Breanna’s Instagram account shows photos of her and her mom rejoicing over a positive pregnancy test, displaying an ultrasound print out (where they learned the baby is a girl), and shopping for baby goods. There are also beautiful posed shots of mother and daughter alone and with dad-to-be Aaron. In all the photos, Julie truly glows, whether she’s cupping her bump in a pale pink dress that was chosen by Breanna or getting a pedicure from her daughter at week 27, which Breanna declares is “when you officially can’t see your toes any longer.”
The only major symptom Julie has felt, according to Breanna, is feeling “superrr tired!” She continuted: “I mean really, in that first trimester i’ve never seen a person sleep so much!” Julie has also reported heartburn and waking up every two hours in the later stages of her pregnancy. How would you like to return to that?
Julie’s also had a craving for sweets. “She has dreams about eating cake every night! Had a dream her couch was made of cake and she was trying to eat the whole arm of the couch. Hilarious,” Breanna reports.
To Delivery and Beyond
Distance-runner Julie calls this pregnancy “a different type of marathon,” one with a finish line coming up in November. As Aaron and Breanna Lockwood get the nursery ready, Julie is getting bigger, more uncomfortable, and enjoying feeling the kicks of her granddaughter.

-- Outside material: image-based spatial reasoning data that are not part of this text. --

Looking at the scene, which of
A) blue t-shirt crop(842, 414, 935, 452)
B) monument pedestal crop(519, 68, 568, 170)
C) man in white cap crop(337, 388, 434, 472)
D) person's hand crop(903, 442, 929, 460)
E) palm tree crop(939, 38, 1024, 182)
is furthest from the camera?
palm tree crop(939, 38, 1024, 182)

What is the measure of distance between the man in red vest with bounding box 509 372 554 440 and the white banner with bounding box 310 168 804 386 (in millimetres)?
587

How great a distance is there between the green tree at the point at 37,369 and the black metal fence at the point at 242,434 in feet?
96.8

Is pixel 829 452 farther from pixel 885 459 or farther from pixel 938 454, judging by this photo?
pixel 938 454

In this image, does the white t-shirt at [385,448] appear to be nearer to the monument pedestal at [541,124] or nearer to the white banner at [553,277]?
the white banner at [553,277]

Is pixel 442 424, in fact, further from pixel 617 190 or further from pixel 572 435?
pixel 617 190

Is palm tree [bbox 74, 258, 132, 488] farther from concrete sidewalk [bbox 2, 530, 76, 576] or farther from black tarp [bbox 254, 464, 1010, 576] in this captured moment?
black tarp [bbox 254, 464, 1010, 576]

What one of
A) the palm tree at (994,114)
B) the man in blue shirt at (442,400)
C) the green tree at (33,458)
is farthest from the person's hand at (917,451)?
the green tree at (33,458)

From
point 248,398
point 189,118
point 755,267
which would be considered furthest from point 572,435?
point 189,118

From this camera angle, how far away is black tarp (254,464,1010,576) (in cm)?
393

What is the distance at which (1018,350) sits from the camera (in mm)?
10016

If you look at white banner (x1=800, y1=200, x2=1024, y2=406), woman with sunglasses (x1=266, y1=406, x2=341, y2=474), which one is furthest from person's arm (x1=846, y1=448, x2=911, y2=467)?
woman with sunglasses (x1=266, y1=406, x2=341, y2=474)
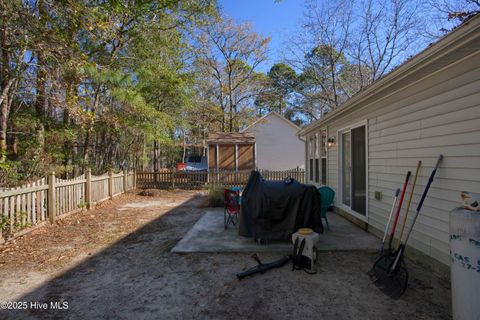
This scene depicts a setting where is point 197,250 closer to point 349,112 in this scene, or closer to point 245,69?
point 349,112

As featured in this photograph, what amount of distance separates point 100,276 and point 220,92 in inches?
737

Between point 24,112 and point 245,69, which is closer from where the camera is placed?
point 24,112

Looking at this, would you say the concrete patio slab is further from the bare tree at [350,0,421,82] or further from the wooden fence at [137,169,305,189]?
the bare tree at [350,0,421,82]

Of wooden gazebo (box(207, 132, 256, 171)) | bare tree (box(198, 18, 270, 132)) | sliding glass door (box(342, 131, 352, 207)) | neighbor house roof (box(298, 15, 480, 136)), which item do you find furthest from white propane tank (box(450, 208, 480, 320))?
bare tree (box(198, 18, 270, 132))

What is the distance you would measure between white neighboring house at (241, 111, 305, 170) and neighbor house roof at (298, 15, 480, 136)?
16.5m

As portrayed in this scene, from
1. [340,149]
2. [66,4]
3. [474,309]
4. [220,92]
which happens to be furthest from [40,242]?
[220,92]

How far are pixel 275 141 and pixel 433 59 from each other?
18390mm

“I still have no regrets in this whole process,” she wrote in her most recent post. “Seeing my little girl’s happiness come back makes it all worth it.”
All three are getting psyched for the big day. After a visit to the hospital, Breanna wrote that “the nurses answered all our questions and we discussed a `birth plan.” I put that in quotes and say it lightly because we don’t have any expectations and plan to just go with the flow. With the exception of mom saying, `Epidural please.’ Haha and I absolutely agree! Whew!”
Some traditional delivery room customs had to be re-thought. “We talked about who the baby would go to first, and we’ve always discussed she will go straight to me. Talking about how that will look in the delivery room had me and my mama’s eyes swelling up a bit. We are sometimes so alike it’s scary.” And now so bonded as well.
We can’t wait to see a photo of three generations of women, brought together by love, science, and sacrifice. And can we just say, Will there ever be a grandmother who’s closer to her grandchild?